There's not a whole lot of difference between the two cases. You have a cross sectional moment of inertia that drives your stresses in either case.

Have you had the opportunity to take a look at ASME B106.1M, Design of Transmission Shafting? In it there is a specified approach that uses past testing to provide an approach that takes into account both alternating bending moments and torsional moments.

I think I am going to chase down the derivation of the goodman equation and find where they insert the diameter cross section and then plug in my hollow shaft cross sectional area and find it that way. thanks

## 1. What is a coaxial output shaft?

A coaxial output shaft is a type of mechanical shaft that is used to transfer torque from one component to another, typically in a rotational motion.
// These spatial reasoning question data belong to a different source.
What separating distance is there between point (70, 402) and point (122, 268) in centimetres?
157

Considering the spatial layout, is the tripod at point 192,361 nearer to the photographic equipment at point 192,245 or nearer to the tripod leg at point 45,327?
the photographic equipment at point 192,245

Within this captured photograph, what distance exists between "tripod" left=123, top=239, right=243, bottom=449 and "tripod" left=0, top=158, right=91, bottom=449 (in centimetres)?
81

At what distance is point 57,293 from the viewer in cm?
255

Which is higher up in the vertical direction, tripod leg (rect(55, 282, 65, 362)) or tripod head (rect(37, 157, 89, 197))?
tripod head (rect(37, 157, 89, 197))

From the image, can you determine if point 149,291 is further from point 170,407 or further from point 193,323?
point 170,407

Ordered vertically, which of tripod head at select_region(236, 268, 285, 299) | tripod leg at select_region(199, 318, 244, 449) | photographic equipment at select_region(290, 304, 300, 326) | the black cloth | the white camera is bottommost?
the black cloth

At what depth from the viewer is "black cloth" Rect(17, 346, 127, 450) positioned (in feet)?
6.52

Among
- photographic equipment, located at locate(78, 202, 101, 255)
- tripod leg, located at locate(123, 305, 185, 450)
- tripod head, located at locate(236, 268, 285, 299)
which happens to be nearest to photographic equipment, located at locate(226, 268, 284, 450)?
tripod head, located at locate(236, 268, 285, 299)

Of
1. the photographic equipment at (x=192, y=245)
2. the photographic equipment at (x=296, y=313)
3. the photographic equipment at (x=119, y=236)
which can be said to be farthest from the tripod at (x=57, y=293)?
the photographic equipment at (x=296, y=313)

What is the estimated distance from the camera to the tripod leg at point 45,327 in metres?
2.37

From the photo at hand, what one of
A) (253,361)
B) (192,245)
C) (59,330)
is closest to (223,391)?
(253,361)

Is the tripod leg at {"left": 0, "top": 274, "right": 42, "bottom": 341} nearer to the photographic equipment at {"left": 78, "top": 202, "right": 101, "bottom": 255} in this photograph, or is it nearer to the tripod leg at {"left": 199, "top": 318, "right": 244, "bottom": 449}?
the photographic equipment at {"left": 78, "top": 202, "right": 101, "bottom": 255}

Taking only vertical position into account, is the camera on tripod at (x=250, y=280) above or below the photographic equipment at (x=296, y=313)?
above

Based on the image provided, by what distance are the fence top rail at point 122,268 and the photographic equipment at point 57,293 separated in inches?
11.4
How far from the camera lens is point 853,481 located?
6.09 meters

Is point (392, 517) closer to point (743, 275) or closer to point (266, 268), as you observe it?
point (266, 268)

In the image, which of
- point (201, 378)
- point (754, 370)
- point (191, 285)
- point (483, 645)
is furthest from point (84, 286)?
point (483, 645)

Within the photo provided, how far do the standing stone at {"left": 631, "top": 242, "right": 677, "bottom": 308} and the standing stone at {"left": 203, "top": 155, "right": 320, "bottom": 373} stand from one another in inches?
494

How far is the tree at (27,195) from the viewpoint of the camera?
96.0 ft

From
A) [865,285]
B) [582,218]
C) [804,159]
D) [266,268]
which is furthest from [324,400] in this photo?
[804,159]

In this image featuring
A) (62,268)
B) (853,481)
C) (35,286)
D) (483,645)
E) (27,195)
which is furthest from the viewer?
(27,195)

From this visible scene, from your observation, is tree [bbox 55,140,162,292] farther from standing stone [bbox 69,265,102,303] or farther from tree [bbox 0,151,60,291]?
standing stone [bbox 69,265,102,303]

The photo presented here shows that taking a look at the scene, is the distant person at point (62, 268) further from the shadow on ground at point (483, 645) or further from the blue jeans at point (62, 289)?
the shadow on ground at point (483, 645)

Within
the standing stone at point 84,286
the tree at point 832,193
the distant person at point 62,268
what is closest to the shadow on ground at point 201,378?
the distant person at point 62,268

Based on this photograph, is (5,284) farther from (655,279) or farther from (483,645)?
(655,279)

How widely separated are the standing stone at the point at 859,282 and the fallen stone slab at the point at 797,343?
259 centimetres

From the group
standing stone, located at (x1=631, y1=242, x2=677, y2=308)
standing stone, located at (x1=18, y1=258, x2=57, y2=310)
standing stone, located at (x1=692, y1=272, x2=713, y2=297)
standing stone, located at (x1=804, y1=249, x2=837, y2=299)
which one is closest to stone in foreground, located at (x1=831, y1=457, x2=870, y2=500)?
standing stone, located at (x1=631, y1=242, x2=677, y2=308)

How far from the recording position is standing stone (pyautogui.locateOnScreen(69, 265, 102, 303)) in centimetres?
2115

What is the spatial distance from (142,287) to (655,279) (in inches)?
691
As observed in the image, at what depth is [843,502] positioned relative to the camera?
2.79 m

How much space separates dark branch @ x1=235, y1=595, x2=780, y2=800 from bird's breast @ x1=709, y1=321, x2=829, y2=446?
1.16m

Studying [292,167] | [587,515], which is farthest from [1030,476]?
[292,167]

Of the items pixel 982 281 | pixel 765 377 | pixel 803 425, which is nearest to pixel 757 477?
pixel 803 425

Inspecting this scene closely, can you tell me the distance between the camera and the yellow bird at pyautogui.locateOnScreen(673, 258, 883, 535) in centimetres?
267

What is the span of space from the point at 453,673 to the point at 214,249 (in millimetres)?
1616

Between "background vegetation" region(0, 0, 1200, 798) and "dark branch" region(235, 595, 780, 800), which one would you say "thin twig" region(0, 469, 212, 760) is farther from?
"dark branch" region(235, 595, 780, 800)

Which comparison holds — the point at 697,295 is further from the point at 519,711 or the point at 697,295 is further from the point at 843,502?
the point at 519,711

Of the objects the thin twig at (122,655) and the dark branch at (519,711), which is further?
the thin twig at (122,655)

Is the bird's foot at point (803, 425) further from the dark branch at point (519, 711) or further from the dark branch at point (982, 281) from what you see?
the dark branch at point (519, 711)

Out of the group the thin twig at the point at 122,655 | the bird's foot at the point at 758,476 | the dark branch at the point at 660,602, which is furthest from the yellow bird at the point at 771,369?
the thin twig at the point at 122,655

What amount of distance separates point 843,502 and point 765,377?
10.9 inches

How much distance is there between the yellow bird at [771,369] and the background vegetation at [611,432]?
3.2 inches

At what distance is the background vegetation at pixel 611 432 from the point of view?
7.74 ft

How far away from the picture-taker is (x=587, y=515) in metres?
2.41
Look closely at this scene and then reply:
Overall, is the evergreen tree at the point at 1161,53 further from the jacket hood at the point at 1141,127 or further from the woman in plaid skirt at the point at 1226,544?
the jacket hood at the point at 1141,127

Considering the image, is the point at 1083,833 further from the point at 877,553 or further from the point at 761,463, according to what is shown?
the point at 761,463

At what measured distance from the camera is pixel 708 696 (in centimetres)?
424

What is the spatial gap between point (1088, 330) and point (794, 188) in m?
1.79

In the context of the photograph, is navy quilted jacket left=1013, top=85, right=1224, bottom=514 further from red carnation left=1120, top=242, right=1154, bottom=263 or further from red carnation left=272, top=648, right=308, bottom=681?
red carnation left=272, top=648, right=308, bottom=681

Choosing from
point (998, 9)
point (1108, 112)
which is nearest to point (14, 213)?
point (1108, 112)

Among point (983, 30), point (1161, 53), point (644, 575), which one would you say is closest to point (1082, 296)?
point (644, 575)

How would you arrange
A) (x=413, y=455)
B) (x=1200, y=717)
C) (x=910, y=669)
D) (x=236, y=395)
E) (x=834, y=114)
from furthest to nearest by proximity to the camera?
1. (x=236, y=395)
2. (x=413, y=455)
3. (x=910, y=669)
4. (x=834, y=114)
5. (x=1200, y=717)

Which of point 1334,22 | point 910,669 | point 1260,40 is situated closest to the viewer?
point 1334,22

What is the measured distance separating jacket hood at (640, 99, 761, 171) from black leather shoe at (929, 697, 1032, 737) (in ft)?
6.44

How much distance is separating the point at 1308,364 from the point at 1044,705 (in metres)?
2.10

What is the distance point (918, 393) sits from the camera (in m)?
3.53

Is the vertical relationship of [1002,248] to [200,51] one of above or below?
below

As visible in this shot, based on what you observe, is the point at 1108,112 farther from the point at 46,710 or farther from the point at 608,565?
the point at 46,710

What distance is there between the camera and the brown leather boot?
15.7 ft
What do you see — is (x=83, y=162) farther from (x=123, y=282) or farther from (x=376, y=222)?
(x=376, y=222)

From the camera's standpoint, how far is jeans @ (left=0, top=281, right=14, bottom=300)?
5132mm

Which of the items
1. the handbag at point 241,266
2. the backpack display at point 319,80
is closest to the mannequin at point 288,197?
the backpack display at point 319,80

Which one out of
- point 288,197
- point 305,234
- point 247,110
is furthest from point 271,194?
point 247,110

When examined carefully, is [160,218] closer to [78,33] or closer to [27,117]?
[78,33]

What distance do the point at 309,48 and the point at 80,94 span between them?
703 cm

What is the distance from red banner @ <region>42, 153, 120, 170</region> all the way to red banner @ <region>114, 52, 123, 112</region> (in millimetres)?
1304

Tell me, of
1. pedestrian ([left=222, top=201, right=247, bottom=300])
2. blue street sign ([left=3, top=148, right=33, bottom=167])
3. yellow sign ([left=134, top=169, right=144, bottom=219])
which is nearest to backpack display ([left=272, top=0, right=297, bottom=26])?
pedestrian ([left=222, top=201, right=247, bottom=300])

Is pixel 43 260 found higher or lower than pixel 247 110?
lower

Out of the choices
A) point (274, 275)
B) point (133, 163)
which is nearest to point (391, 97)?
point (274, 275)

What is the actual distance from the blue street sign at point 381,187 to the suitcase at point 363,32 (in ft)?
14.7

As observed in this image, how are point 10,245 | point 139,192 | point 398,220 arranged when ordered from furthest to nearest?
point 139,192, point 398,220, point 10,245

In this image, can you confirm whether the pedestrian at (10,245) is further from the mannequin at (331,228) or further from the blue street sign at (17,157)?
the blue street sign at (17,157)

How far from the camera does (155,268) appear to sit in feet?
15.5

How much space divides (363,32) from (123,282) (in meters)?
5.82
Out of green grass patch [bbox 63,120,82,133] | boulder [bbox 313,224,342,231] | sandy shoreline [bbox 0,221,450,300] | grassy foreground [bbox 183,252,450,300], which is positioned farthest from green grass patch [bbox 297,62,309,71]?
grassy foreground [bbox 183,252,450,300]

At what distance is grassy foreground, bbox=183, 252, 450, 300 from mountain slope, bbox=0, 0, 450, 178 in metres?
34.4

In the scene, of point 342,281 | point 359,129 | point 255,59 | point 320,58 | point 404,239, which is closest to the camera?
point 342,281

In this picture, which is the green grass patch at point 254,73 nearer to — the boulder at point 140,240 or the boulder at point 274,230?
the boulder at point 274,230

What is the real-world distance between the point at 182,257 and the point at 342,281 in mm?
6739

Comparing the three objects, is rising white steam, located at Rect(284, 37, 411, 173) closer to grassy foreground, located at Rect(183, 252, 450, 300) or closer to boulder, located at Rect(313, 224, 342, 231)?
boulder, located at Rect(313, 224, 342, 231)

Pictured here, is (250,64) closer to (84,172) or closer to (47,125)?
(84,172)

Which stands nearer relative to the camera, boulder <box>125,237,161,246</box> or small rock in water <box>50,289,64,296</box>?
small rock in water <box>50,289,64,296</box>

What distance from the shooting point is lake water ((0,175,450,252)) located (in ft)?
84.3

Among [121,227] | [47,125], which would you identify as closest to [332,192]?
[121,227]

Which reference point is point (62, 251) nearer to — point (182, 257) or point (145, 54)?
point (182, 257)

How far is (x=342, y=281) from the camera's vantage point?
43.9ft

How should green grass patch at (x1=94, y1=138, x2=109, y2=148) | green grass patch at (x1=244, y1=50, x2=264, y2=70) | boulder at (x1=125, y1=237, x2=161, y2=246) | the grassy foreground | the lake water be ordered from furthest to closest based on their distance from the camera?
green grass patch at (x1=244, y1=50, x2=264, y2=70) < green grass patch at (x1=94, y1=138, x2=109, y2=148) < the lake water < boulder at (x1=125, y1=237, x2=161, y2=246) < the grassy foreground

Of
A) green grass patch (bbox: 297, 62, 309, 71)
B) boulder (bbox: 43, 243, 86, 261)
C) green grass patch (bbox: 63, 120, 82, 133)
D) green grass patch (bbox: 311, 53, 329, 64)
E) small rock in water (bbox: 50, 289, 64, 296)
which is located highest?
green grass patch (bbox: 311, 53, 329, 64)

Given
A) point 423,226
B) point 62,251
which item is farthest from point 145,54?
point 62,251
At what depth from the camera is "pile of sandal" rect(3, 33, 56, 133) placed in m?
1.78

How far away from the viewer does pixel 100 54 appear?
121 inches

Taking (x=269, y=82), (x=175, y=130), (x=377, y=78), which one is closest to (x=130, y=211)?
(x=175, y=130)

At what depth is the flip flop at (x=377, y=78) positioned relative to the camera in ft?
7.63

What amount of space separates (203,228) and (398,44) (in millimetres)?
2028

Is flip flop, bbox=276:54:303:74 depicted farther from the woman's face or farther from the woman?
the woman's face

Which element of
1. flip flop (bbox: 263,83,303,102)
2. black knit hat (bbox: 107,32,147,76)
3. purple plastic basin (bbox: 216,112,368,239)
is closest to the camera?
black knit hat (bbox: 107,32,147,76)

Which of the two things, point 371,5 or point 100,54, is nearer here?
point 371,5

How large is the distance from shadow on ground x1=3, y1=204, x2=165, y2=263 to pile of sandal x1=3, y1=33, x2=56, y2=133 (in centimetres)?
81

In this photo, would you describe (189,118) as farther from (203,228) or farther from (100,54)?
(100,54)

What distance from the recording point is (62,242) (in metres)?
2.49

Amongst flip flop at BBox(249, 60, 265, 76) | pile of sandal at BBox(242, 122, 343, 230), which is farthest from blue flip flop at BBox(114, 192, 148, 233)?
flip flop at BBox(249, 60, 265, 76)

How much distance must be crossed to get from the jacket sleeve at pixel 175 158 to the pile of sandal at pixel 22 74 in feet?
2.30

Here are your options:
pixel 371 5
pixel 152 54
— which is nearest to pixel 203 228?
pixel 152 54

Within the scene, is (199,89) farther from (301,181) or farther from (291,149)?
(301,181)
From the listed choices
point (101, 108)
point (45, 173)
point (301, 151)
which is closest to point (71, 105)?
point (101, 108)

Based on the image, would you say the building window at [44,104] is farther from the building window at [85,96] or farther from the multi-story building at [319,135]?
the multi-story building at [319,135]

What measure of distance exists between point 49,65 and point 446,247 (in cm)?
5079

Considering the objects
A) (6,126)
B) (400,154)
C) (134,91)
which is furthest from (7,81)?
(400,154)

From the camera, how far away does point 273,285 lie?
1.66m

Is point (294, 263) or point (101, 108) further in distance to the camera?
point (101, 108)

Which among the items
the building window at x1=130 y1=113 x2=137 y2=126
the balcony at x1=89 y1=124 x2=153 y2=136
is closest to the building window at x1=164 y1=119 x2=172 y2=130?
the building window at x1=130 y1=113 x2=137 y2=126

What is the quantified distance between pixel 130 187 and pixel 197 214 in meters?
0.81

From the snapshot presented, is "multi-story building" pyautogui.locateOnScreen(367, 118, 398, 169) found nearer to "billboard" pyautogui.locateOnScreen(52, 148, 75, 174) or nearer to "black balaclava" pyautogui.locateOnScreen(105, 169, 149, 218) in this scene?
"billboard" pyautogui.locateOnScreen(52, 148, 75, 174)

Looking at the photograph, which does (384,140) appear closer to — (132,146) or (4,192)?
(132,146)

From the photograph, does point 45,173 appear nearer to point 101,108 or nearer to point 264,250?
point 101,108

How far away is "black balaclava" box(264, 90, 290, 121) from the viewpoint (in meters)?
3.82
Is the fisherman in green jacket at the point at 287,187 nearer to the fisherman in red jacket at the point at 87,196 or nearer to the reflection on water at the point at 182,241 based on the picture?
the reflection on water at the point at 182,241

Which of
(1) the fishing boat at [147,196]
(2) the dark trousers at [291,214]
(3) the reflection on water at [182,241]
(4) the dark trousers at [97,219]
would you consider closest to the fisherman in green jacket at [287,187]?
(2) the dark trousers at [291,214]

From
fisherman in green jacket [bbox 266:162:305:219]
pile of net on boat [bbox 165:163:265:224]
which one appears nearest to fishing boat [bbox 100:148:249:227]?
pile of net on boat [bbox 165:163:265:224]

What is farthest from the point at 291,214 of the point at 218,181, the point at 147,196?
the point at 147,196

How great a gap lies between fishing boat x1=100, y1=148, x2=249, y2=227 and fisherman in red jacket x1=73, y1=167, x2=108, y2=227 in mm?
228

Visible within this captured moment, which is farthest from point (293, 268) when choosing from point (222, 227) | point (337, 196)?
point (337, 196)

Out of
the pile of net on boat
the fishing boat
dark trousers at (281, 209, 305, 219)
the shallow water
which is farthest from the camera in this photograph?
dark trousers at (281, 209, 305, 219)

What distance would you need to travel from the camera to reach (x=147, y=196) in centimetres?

It consists of two concentric cylinders, with the inner cylinder (the drive shaft) rotating inside the outer cylinder (the driven shaft).

## 2. Why is fatigue analysis important in designing coaxial output shafts?

Fatigue analysis is important in designing coaxial output shafts because these components are subject to repeated and fluctuating loads, which can lead to failure over time. Fatigue analysis helps to determine the maximum stress levels that the shaft will experience and ensures that it can withstand the expected loads without failure.

## 3. What factors affect the fatigue life of coaxial output shafts?

There are several factors that can affect the fatigue life of coaxial output shafts, including the material properties, geometrical design, surface finish, and operating conditions. The material properties and design can determine the strength and durability of the shaft, while surface finish can impact the stress concentration and potential for cracks. Operating conditions such as temperature, speed, and load also play a role in the fatigue life of the shaft.

## 4. How is fatigue analysis conducted for coaxial output shafts?

Fatigue analysis for coaxial output shafts involves using mathematical models and simulations to predict the stress and strain levels that the shaft will experience under different loading conditions. This can include using finite element analysis (FEA) software to simulate the behavior of the shaft and determine potential failure points. Physical testing can also be conducted to validate the results of the analysis.

## 5. What are some common failure modes of coaxial output shafts?

Some common failure modes of coaxial output shafts include fatigue failure, bending and torsional stress, and surface damage such as wear and pitting. Fatigue failure occurs when the shaft experiences repeated loading and unloading, leading to cracks and eventual failure. Bending and torsional stress can cause the shaft to deform or twist, resulting in failure. Surface damage can occur due to poor lubrication or excessive friction, leading to wear and eventual failure of the shaft.